Penindasan di Sekolah Menengah: Bagaimana Tweens Menghadapinya

Alasan Dibalik Tingkat Tinggi Bullying Relasional

Bullying relasional menjadi sangat umum selama tahun-tahun awal sekolah menengah karena remaja memiliki kemampuan sosial yang kuat namun masih belum cukup emosional. Kombinasi ini menciptakan tempat berkembang biak yang sempurna untuk berbagai bentuk agresi sosial. Jika dibiarkan tidak terkendali dengan memperoleh keterampilan dan strategi resolusi konflik untuk menguraikan situasi, remaja akan mengalami perilaku bullying lebih dari yang seharusnya.

Bullying Sekolah Menengah dan Agresi

Bullying relasional adalah bentuk agresi yang halus. Karena itu, penindas relasional yang efektif harus memiliki pemahaman yang kompleks tentang dinamika sosial. Dibandingkan dengan perkembangan sebelumnya, remaja lebih mampu membaca isyarat sosial dan merundingkan hubungan interpersonal yang rumit. Kemampuan ini mengatur panggung untuk agresi relasional untuk berkembang.

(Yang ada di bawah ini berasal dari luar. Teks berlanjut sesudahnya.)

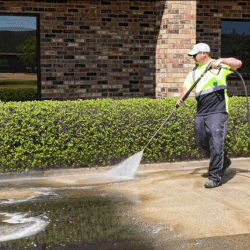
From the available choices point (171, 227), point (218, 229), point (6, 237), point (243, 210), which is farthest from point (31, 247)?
point (243, 210)

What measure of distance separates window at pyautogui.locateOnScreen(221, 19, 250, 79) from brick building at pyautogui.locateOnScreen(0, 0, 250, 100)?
266mm

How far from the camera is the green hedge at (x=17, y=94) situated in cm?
1124

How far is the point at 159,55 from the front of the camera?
10227 millimetres

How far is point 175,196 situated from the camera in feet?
21.6

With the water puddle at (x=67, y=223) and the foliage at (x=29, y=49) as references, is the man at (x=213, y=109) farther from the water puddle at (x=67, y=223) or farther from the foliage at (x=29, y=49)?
the foliage at (x=29, y=49)

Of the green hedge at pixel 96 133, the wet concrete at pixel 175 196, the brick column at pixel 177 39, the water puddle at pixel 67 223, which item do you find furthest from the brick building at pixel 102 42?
the water puddle at pixel 67 223

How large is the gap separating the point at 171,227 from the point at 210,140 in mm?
2182

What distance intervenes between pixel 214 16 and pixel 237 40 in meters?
1.00

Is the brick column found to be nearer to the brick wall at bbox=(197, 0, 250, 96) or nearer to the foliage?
the brick wall at bbox=(197, 0, 250, 96)

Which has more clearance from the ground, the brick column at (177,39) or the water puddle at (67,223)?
the brick column at (177,39)

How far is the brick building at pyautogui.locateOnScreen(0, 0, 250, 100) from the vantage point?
10992 millimetres

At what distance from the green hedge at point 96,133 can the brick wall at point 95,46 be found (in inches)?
110

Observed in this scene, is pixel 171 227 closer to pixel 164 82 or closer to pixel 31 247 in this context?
pixel 31 247

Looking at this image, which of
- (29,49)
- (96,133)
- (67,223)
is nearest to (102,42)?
(29,49)
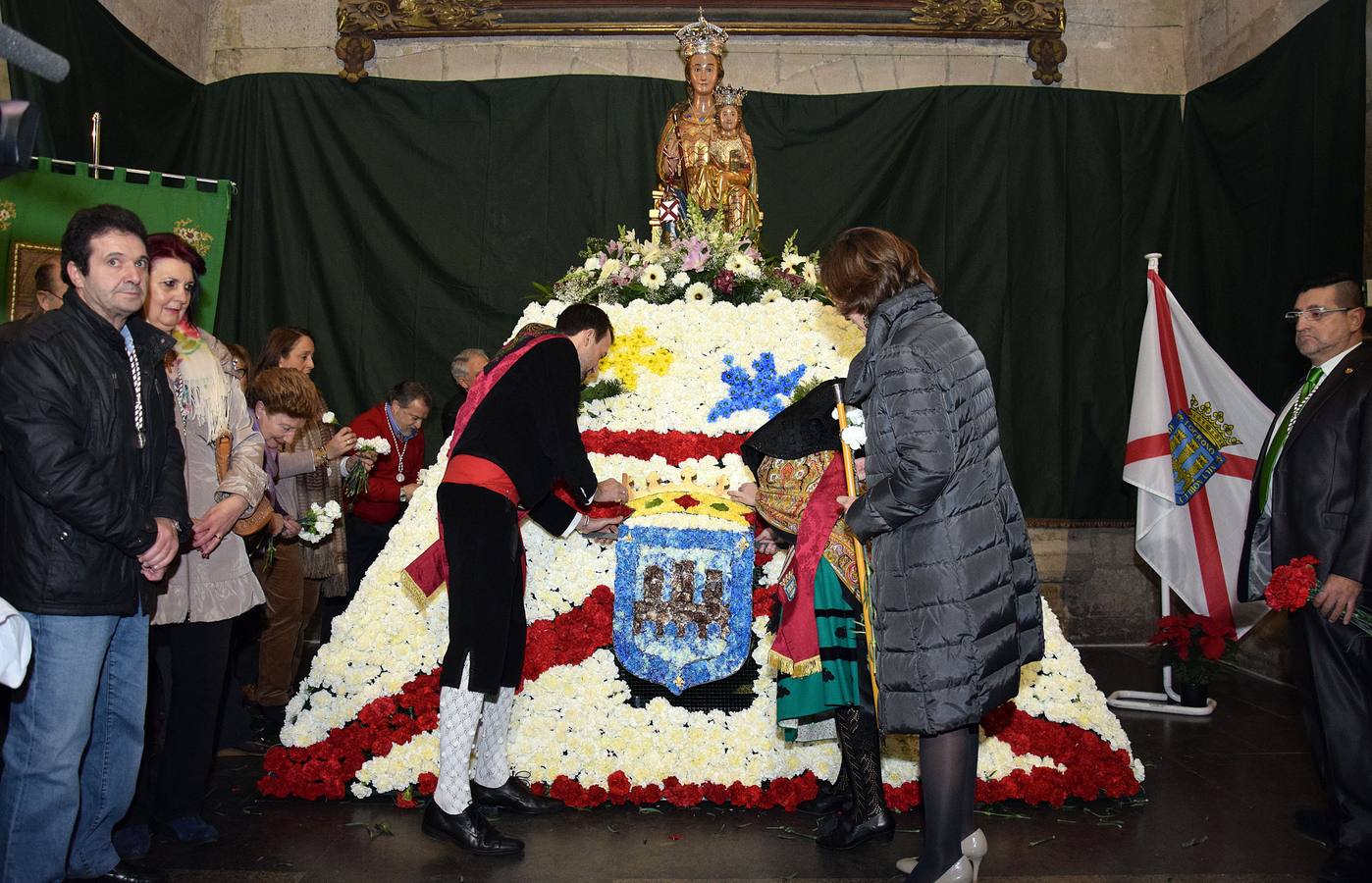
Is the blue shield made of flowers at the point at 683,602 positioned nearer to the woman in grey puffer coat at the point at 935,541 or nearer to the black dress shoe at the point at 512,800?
the black dress shoe at the point at 512,800

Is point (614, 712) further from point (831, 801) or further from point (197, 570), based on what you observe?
point (197, 570)

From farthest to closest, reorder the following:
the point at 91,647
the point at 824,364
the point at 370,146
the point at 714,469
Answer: the point at 370,146, the point at 824,364, the point at 714,469, the point at 91,647

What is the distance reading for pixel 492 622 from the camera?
309 centimetres

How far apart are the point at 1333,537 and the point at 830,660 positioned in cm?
167

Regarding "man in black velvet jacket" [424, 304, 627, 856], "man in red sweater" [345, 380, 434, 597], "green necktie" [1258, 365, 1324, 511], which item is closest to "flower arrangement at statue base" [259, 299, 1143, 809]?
"man in black velvet jacket" [424, 304, 627, 856]

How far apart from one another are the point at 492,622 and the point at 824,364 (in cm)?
213

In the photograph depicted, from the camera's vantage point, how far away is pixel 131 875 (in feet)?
9.18

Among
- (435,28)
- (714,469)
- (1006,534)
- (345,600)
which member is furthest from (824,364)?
(435,28)

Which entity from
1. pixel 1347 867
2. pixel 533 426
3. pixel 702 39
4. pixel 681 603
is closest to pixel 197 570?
pixel 533 426

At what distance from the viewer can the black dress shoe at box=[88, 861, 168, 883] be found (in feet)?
9.15

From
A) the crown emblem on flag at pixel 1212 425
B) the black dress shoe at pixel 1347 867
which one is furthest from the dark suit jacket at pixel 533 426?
the crown emblem on flag at pixel 1212 425

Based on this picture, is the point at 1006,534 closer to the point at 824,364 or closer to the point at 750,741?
the point at 750,741

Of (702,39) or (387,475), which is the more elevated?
(702,39)

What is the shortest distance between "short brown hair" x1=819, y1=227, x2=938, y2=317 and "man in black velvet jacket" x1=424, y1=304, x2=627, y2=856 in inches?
37.6
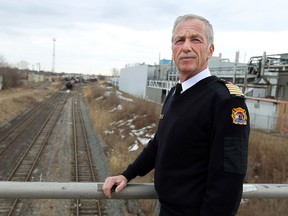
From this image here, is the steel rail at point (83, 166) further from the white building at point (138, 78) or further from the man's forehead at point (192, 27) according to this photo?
the white building at point (138, 78)

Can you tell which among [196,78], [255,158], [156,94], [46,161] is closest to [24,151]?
[46,161]

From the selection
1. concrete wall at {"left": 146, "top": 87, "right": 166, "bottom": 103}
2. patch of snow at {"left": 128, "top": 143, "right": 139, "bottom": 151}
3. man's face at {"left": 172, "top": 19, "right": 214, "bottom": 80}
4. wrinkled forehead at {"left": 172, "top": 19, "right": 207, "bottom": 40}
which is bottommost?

Belajar dan Menarik Pemicu dalam Penindasan

Selain itu, pengganggu relasional harus tahu bagaimana menyebabkan orang lain merasa sakit. Pengetahuan ini membutuhkan kemampuan kognitif dan sosial yang maju, termasuk kemampuan untuk mengambil perspektif orang lain dan berempati. Anak-anak baru-baru ini mendapatkan kedua kemampuan itu, yang merupakan alasan lain bullying relasional di sekolah menengah umum. Siswa sekolah menengah lebih mampu memahami pemicu emosional dan memiliki kata-kata untuk menghubungkan titik-titik. Ketika waktunya sudah matang, anak-anak dapat menguji ketajaman mereka pada peserta yang tidak mau.

Bullying Sekolah Menengah dan Sisi Lembut Tweens

Anda mungkin pernah mendengar istilah "menyakiti orang, menyakiti orang." Tweens sangat sensitif dan terlalu egois. Begitu banyak sehingga mereka memproyeksikan perasaan mereka pada orang lain, sementara rekan-rekan remaja melakukan hal yang sama. Hal ini menyebabkan perkiraan yang terlalu tinggi tentang berapa banyak rekan mereka ingin menyakiti mereka.

Tanpa komunikasi yang baik tentang kedua sisi masalah, yang memberikan perasaan terluka dan kepekaan, mungkin sulit didapat. Oleh karena itu, mereka mungkin marah terlebih dahulu, meskipun tidak ada bahaya yang akan datang jika mereka tidak bertindak dan hanya berbicara tentang bagaimana perasaan mereka. Anak-anak perempuan, khususnya, tampaknya menggunakan pengasingan , salah satu bentuk agresi relasional, ketika mereka berpikir bahwa seseorang mungkin berencana untuk menolaknya .

Bullying Sekolah Menengah dan Pembangunan Sosial

Semua dalam semua, perkembangan sosial anak-anak sudah cukup maju. Sementara perkembangan sosial ini memungkinkan mereka untuk melakukan banyak hal positif, seperti membentuk persahabatan jangka panjang dan bertindak sebagai pemimpin, itu juga memungkinkan mereka memanipulasi rekan-rekan mereka secara efektif. Ketika regulasi emosi mereka berkembang lebih jauh, agresi relasional menjadi kurang umum karena mereka belajar untuk memeriksakan perilaku mereka yang menyakitkan . Ketika Anda mengamati interaksi tween Anda, perhatikan bagaimana reaksi mereka terhadap agresi relasional. Ubah situasi ini menjadi momen yang dapat diajar yang akan membantu mereka menangani situasi dengan lebih baik dari waktu ke waktu.

Sumber:

Leadbeater, Bonnie. Bisakah kita melihatnya? Bisakah kita menghentikannya? Pelajaran yang diambil dari kolaborasi penelitian universitas-masyarakat tentang agresi relasional. 2010. Ulasan Psikologi Sekolah; 39, 4: 588-593.